(Beginning of DOCUMENT EXTRACT)

Bismarck declined, but not ungratefully, and the way
to a reconciliation was opened. Next year, 1894,
Bismarck suffered from influenza, and when this time
the Emperor sent an adjutant to Friedrichsruh to express
his regret, invited him to attend the festivities
on the forthcoming royal birthday, and sent along with
the invitation a flask of Steinberger Cabinet from
the imperial cellar in characteristic German proof
of the sincerity of his feelings, the country was
delighted. Bismarck accepted the invitation and
doubtless drank the Steinberger; and the visit to
Berlin followed in due time.
The reconciliation was completed amid
sympathetic popular rejoicing. The Emperor sent
his brother, Prince Henry, to bring the ex-Chancellor
from the railway station to the palace, where the Emperor
himself, surrounded by a brilliant staff, stood to
welcome the guest. Bismarck spent the day at
the palace with the Royal Family and was taken back
to the railway station in the evening by the Emperor.
A few days later the Emperor returned the visit at
Friedrichsruh.
The quiet of the ex-Chancellor’s
last years was once unpleasantly affected by the Reichstag
in 1895, at the instance of his parliamentary enemies,
rejecting, to its everlasting discredit, a proposal
for an official vote of congratulation to the ex-Chancellor
on his eightieth birthday; but against this unpleasantness
may be set his gratification at the receipt of a telegram
from the Emperor expressing his “deepest indignation”
at the rejection.

(End of DOCUMENT EXTRACT)

Print the passage on Bismarck's reconciliation with the Emperor again word for word, in full.

(Beginning of SUPPLIED DATA)

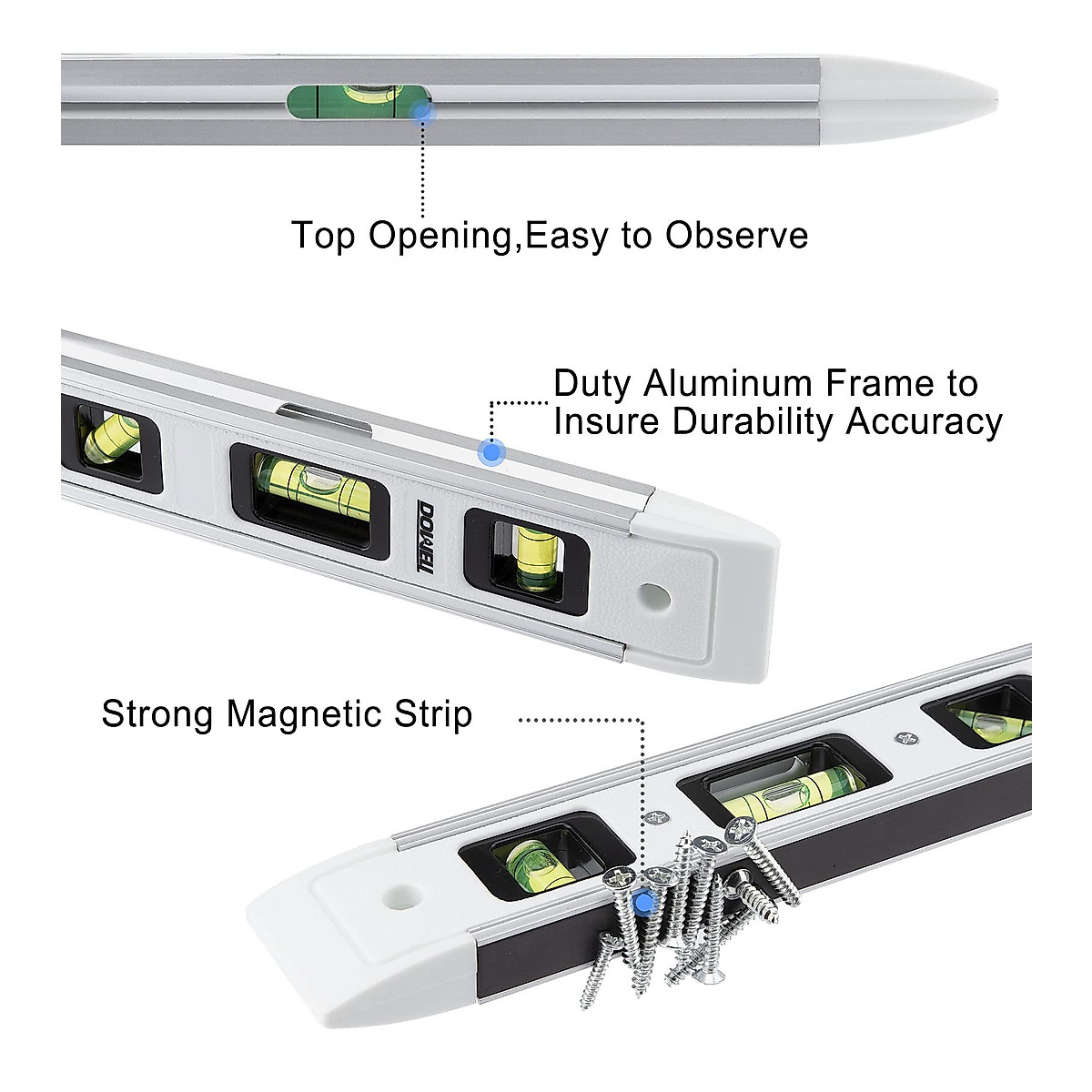 Top Opening,Easy to Observe

Duty Aluminum Frame to Insure Durability Accuracy

DOWELL

Strong Magnetic Strip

(End of SUPPLIED DATA)

__EXPECTED ANSWER__
Bismarck declined, but not ungratefully, and the way
to a reconciliation was opened. Next year, 1894,
Bismarck suffered from influenza, and when this time
the Emperor sent an adjutant to Friedrichsruh to express
his regret, invited him to attend the festivities
on the forthcoming royal birthday, and sent along with
the invitation a flask of Steinberger Cabinet from
the imperial cellar in characteristic German proof
of the sincerity of his feelings, the country was
delighted. Bismarck accepted the invitation and
doubtless drank the Steinberger; and the visit to
Berlin followed in due time.
The reconciliation was completed amid
sympathetic popular rejoicing. The Emperor sent
his brother, Prince Henry, to bring the ex-Chancellor
from the railway station to the palace, where the Emperor
himself, surrounded by a brilliant staff, stood to
welcome the guest. Bismarck spent the day at
the palace with the Royal Family and was taken back
to the railway station in the evening by the Emperor.
A few days later the Emperor returned the visit at
Friedrichsruh.
The quiet of the ex-Chancellor’s
last years was once unpleasantly affected by the Reichstag
in 1895, at the instance of his parliamentary enemies,
rejecting, to its everlasting discredit, a proposal
for an official vote of congratulation to the ex-Chancellor
on his eightieth birthday; but against this unpleasantness
may be set his gratification at the receipt of a telegram
from the Emperor expressing his “deepest indignation”
at the rejection.